DESCRIPTION OF THE TASK:
Print the listing below in its entirety, character for character.
━━ DATA LISTING
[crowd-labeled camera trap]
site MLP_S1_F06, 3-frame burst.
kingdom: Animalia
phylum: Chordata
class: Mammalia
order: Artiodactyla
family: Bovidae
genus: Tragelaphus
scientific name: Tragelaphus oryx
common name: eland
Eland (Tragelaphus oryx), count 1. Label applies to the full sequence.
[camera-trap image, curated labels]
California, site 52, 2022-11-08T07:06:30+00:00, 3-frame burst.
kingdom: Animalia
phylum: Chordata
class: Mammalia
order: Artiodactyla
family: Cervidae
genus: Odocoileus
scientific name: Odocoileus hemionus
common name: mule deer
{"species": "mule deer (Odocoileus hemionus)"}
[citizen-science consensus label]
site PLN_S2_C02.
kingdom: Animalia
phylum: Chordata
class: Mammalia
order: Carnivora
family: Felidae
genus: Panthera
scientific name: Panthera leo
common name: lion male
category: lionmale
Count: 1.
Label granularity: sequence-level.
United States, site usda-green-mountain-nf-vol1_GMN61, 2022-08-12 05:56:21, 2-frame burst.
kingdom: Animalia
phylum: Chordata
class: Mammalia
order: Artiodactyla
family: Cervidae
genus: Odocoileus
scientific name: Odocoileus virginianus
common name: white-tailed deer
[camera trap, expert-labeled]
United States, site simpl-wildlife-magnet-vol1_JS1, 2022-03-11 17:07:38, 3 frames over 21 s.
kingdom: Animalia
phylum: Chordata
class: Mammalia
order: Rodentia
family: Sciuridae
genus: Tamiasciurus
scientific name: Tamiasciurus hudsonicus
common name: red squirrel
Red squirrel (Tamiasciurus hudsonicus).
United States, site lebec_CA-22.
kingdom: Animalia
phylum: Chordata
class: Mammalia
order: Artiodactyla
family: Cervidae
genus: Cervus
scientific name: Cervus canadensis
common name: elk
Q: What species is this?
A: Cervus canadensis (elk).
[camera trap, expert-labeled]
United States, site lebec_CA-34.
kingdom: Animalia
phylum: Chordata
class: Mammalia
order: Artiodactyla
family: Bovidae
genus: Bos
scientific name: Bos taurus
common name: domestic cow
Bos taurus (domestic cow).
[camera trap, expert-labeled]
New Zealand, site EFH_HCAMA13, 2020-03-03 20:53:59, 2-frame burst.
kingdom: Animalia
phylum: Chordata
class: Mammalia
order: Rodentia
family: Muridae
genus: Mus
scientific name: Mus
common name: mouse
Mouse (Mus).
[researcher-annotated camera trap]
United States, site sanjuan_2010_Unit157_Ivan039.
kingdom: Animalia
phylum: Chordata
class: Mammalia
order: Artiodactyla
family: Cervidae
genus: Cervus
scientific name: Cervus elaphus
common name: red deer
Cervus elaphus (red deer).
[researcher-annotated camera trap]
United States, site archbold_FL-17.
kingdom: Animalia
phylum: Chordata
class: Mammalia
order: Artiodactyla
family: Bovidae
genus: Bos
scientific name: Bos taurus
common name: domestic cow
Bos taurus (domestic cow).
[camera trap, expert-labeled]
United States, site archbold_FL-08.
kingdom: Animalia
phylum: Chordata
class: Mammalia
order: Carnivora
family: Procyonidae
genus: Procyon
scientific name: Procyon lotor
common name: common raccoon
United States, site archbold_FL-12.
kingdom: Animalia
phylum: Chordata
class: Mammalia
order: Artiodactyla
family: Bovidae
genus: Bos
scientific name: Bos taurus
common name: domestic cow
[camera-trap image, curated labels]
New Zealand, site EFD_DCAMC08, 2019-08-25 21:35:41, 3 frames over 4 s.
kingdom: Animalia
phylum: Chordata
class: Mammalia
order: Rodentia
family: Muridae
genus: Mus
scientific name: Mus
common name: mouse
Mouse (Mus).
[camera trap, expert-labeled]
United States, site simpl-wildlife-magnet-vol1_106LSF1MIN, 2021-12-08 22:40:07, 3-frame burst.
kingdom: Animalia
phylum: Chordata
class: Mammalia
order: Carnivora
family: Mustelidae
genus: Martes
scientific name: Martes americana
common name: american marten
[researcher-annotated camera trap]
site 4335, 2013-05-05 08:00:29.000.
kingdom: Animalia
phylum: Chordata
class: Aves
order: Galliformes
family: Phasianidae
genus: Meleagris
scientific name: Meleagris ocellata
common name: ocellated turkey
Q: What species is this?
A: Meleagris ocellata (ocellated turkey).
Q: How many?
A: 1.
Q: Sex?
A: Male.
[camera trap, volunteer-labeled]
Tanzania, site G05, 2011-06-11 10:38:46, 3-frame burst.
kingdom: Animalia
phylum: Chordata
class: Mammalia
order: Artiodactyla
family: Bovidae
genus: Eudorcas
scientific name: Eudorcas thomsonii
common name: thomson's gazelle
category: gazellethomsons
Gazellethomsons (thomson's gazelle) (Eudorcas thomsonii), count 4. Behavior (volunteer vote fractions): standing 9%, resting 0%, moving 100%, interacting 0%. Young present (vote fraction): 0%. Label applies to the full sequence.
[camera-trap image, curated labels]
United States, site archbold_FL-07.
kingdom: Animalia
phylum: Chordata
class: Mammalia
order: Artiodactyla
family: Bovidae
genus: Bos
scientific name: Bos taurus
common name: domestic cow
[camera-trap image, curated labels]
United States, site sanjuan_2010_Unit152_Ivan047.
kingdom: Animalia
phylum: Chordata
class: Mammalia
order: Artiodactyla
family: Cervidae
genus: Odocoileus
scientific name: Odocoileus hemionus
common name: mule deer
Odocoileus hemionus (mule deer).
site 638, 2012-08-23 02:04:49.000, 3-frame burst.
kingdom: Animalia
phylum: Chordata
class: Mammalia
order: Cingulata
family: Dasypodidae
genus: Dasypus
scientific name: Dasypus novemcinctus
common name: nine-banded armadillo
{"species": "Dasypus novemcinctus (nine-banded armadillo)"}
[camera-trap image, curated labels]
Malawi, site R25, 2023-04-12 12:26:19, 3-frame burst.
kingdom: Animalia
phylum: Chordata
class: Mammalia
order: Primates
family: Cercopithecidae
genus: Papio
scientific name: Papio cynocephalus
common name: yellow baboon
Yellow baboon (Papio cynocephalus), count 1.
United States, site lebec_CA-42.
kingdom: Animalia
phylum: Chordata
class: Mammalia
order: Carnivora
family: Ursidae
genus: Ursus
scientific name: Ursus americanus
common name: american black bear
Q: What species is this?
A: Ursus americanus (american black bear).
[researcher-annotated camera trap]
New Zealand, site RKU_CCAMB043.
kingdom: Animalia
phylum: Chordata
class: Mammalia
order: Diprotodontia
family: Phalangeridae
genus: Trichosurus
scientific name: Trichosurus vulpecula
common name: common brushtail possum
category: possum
━━━━
ANSWER FOR THE TASK:
[crowd-labeled camera trap]
site MLP_S1_F06, 3-frame burst.
kingdom: Animalia
phylum: Chordata
class: Mammalia
order: Artiodactyla
family: Bovidae
genus: Tragelaphus
scientific name: Tragelaphus oryx
common name: eland
Eland (Tragelaphus oryx), count 1. Label applies to the full sequence.
[camera-trap image, curated labels]
California, site 52, 2022-11-08T07:06:30+00:00, 3-frame burst.
kingdom: Animalia
phylum: Chordata
class: Mammalia
order: Artiodactyla
family: Cervidae
genus: Odocoileus
scientific name: Odocoileus hemionus
common name: mule deer
{"species": "mule deer (Odocoileus hemionus)"}
[citizen-science consensus label]
site PLN_S2_C02.
kingdom: Animalia
phylum: Chordata
class: Mammalia
order: Carnivora
family: Felidae
genus: Panthera
scientific name: Panthera leo
common name: lion male
category: lionmale
Count: 1.
Label granularity: sequence-level.
United States, site usda-green-mountain-nf-vol1_GMN61, 2022-08-12 05:56:21, 2-frame burst.
kingdom: Animalia
phylum: Chordata
class: Mammalia
order: Artiodactyla
family: Cervidae
genus: Odocoileus
scientific name: Odocoileus virginianus
common name: white-tailed deer
[camera trap, expert-labeled]
United States, site simpl-wildlife-magnet-vol1_JS1, 2022-03-11 17:07:38, 3 frames over 21 s.
kingdom: Animalia
phylum: Chordata
class: Mammalia
order: Rodentia
family: Sciuridae
genus: Tamiasciurus
scientific name: Tamiasciurus hudsonicus
common name: red squirrel
Red squirrel (Tamiasciurus hudsonicus).
United States, site lebec_CA-22.
kingdom: Animalia
phylum: Chordata
class: Mammalia
order: Artiodactyla
family: Cervidae
genus: Cervus
scientific name: Cervus canadensis
common name: elk
Q: What species is this?
A: Cervus canadensis (elk).
[camera trap, expert-labeled]
United States, site lebec_CA-34.
kingdom: Animalia
phylum: Chordata
class: Mammalia
order: Artiodactyla
family: Bovidae
genus: Bos
scientific name: Bos taurus
common name: domestic cow
Bos taurus (domestic cow).
[camera trap, expert-labeled]
New Zealand, site EFH_HCAMA13, 2020-03-03 20:53:59, 2-frame burst.
kingdom: Animalia
phylum: Chordata
class: Mammalia
order: Rodentia
family: Muridae
genus: Mus
scientific name: Mus
common name: mouse
Mouse (Mus).
[researcher-annotated camera trap]
United States, site sanjuan_2010_Unit157_Ivan039.
kingdom: Animalia
phylum: Chordata
class: Mammalia
order: Artiodactyla
family: Cervidae
genus: Cervus
scientific name: Cervus elaphus
common name: red deer
Cervus elaphus (red deer).
[researcher-annotated camera trap]
United States, site archbold_FL-17.
kingdom: Animalia
phylum: Chordata
class: Mammalia
order: Artiodactyla
family: Bovidae
genus: Bos
scientific name: Bos taurus
common name: domestic cow
Bos taurus (domestic cow).
[camera trap, expert-labeled]
United States, site archbold_FL-08.
kingdom: Animalia
phylum: Chordata
class: Mammalia
order: Carnivora
family: Procyonidae
genus: Procyon
scientific name: Procyon lotor
common name: common raccoon
United States, site archbold_FL-12.
kingdom: Animalia
phylum: Chordata
class: Mammalia
order: Artiodactyla
family: Bovidae
genus: Bos
scientific name: Bos taurus
common name: domestic cow
[camera-trap image, curated labels]
New Zealand, site EFD_DCAMC08, 2019-08-25 21:35:41, 3 frames over 4 s.
kingdom: Animalia
phylum: Chordata
class: Mammalia
order: Rodentia
family: Muridae
genus: Mus
scientific name: Mus
common name: mouse
Mouse (Mus).
[camera trap, expert-labeled]
United States, site simpl-wildlife-magnet-vol1_106LSF1MIN, 2021-12-08 22:40:07, 3-frame burst.
kingdom: Animalia
phylum: Chordata
class: Mammalia
order: Carnivora
family: Mustelidae
genus: Martes
scientific name: Martes americana
common name: american marten
[researcher-annotated camera trap]
site 4335, 2013-05-05 08:00:29.000.
kingdom: Animalia
phylum: Chordata
class: Aves
order: Galliformes
family: Phasianidae
genus: Meleagris
scientific name: Meleagris ocellata
common name: ocellated turkey
Q: What species is this?
A: Meleagris ocellata (ocellated turkey).
Q: How many?
A: 1.
Q: Sex?
A: Male.
[camera trap, volunteer-labeled]
Tanzania, site G05, 2011-06-11 10:38:46, 3-frame burst.
kingdom: Animalia
phylum: Chordata
class: Mammalia
order: Artiodactyla
family: Bovidae
genus: Eudorcas
scientific name: Eudorcas thomsonii
common name: thomson's gazelle
category: gazellethomsons
Gazellethomsons (thomson's gazelle) (Eudorcas thomsonii), count 4. Behavior (volunteer vote fractions): standing 9%, resting 0%, moving 100%, interacting 0%. Young present (vote fraction): 0%. Label applies to the full sequence.
[camera-trap image, curated labels]
United States, site archbold_FL-07.
kingdom: Animalia
phylum: Chordata
class: Mammalia
order: Artiodactyla
family: Bovidae
genus: Bos
scientific name: Bos taurus
common name: domestic cow
[camera-trap image, curated labels]
United States, site sanjuan_2010_Unit152_Ivan047.
kingdom: Animalia
phylum: Chordata
class: Mammalia
order: Artiodactyla
family: Cervidae
genus: Odocoileus
scientific name: Odocoileus hemionus
common name: mule deer
Odocoileus hemionus (mule deer).
site 638, 2012-08-23 02:04:49.000, 3-frame burst.
kingdom: Animalia
phylum: Chordata
class: Mammalia
order: Cingulata
family: Dasypodidae
genus: Dasypus
scientific name: Dasypus novemcinctus
common name: nine-banded armadillo
{"species": "Dasypus novemcinctus (nine-banded armadillo)"}
[camera-trap image, curated labels]
Malawi, site R25, 2023-04-12 12:26:19, 3-frame burst.
kingdom: Animalia
phylum: Chordata
class: Mammalia
order: Primates
family: Cercopithecidae
genus: Papio
scientific name: Papio cynocephalus
common name: yellow baboon
Yellow baboon (Papio cynocephalus), count 1.
United States, site lebec_CA-42.
kingdom: Animalia
phylum: Chordata
class: Mammalia
order: Carnivora
family: Ursidae
genus: Ursus
scientific name: Ursus americanus
common name: american black bear
Q: What species is this?
A: Ursus americanus (american black bear).
[researcher-annotated camera trap]
New Zealand, site RKU_CCAMB043.
kingdom: Animalia
phylum: Chordata
class: Mammalia
order: Diprotodontia
family: Phalangeridae
genus: Trichosurus
scientific name: Trichosurus vulpecula
common name: common brushtail possum
category: possum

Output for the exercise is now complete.